水も滴るいい男…。セ・リーグ首位の阪神が神宮の“水中戦”を大山悠輔内野手(26)の10号決勝3ランで制した。2-3の8回に梅野の適時打で追い付き、なお2死二、三塁のチャンスから元4番が決めた。大山は7番に降格してから3戦2発と発奮し、4カードぶりの勝ち越し。敗れた2位巨人との差を2・5ゲームに広げ、9日から甲子園に戻って首位攻防戦に臨む。パ・リーグ首位のオリックスは楽天と引き分け、2・5ゲーム差を守った。

大山が珍しく右拳を突き上げた。グッと歯を食いしばって目線を下げるも、あふれ出る感情には逆らえない。打球の右翼席着弾を確認すると、降りしきる雨粒を右手ではじき飛ばした。

「チーム全員で作ったチャンスを生かさないとダメなので。とにかく必死で打ちにいきました」

8回表。追い付いた直後の2死二、三塁。「打席に集中していた。自分の世界にしっかり入れた」。清水の外寄り144キロ直球を強く押し返し、右翼席に届かせた。勝ち越し3ランは自身4年連続となる2ケタ弾。雨空に拳を掲げた。

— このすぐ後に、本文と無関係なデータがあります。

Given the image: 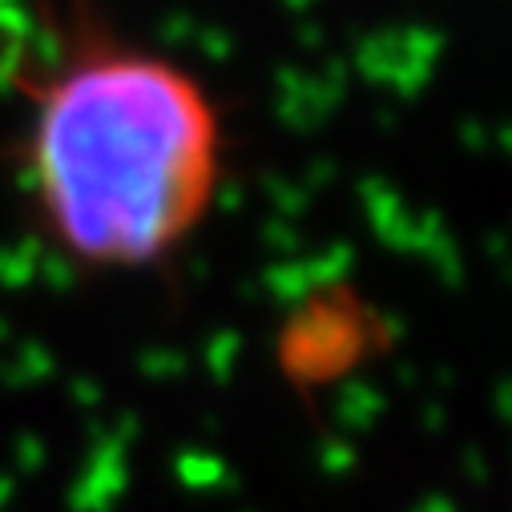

常日頃から見せる柔和な笑顔の裏には、燃えたぎる闘志が隠されている。周囲がどれだけ温和なイメージを持っていても、本人は苦笑いで首を振る。

「穏やかかどうかは正直分からないですけど…負けず嫌いだなとは自分で思っています。負けたくない気持ちは常に持っている」

幼少期から続けてきたスポーツは野球だけ。小学生時代は習字教室に通ったこともあったが、それは「自分1人では決められない習い事だったから」。自称「飽き性」で「好きなことはずっと続けられる」という性格。どれだけ好青年であっても、いち野球人としての本能には逆らえない。

「ここまで本当に迷惑ばかりかけている。自分だけ乗り遅れないようにと思ってやっています」

不振続きで6月29日ヤクルト戦から4番を外れ、7番に降格して3戦目。6日ヤクルト戦の先制ソロに続く決勝弾で、前半戦最後の9連戦を上々の形で滑り出した。今日9日からは甲子園で2位巨人との3番勝負に突入する。